All that would be missing is a for loop and a max amount of files.

[IO.directory]::setCurrentDirectory($(get-location).Path) #Changes directory to current PS directory
[Int64]$size = 150MB #This allows you to set the size beforehand
[Int16]$AmountOfFiles = 10
for ($i = 0; $i -lt $AmountOfFiles; $i++) {
    $f = new-object System.IO.FileStream ".\test_$i.dat", Create, ReadWrite
    $f.SetLength($Size)
    $f.Close()
}

And lets go one by one the lines, just for fun and clarity:

[IO.directory]::setCurrentDirectory($(get-location).Path) #Changes directory to current PS directory

As explained on the previous answer, PS session has an "underlying" path used by .Net that it's not the same as the "current directory" (get-location or pwd), therefore we have to "manually" change it. That's achieved with the $(Get-Location).Path portion of the code, it will set the "underlying" path to the same path as the PSSession.
 

[Int64]$size = 150MB #This allows you to set the size beforehand
[Int16]$AmountOfFiles = 10

Self-explanatory but basically we can set the size and the amount of files we need.
The size can be anything, 1GB, 12MB, 15KB. Powershell will take care of the conversion.

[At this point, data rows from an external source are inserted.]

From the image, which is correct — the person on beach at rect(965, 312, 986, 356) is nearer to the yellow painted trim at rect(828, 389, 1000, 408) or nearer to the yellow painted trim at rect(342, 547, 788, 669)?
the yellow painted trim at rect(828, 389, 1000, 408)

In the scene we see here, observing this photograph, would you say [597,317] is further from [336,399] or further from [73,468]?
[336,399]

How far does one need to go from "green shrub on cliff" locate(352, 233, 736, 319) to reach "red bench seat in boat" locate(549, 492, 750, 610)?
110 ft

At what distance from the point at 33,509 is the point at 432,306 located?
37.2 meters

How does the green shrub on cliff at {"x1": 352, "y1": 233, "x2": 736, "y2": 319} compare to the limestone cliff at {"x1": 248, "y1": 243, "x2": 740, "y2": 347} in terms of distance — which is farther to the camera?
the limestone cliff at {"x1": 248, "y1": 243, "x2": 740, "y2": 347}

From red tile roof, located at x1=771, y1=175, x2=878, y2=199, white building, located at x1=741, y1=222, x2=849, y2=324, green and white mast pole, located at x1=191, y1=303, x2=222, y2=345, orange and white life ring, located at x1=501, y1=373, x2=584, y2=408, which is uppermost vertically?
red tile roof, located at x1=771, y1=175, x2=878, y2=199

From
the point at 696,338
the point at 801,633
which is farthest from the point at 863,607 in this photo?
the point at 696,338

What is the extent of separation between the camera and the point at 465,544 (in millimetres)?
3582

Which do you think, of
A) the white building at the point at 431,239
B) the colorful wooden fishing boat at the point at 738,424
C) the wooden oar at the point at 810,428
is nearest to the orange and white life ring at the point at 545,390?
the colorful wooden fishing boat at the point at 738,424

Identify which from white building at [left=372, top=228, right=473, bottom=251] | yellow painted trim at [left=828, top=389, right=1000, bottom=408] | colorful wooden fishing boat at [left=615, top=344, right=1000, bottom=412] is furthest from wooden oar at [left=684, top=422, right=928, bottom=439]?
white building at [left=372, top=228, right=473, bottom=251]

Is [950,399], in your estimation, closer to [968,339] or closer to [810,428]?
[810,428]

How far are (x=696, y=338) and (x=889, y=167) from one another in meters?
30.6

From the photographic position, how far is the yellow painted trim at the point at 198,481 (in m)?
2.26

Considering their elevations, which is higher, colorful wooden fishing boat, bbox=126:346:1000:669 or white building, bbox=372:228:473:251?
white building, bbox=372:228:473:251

for ($i = 0; $i -lt $AmountOfFiles; $i++) 

An standard for loop:

  1. It initiates a variable called i on 0 (that can also be used inside the { } of the loop).
  2. It sets the maximum amount of files allowed to be less than (-lt) the $AmountOfFiles variable, so in this case $i will reach 9 and then stop looping.
  3. After each iteration, it will increase the value of $i by one

Finally:

$f = new-object System.IO.FileStream ".\test_$i.dat", Create, ReadWrite
$f.SetLength($Size)
$f.Close()
  • The first line sets the new object that will create the "dummy" files, and will place them on the current directory and set the name to "test_#.dat" where # is the current iteration, the first one will be 0 and the last one will be 9 (test_0.dat .. test_9.dat).
  • The second line sets the "length" of the file, that means it's size, in this case it's 150MB or 157286400 bytes.
  • The last one simply stops the FileStream and creates the file.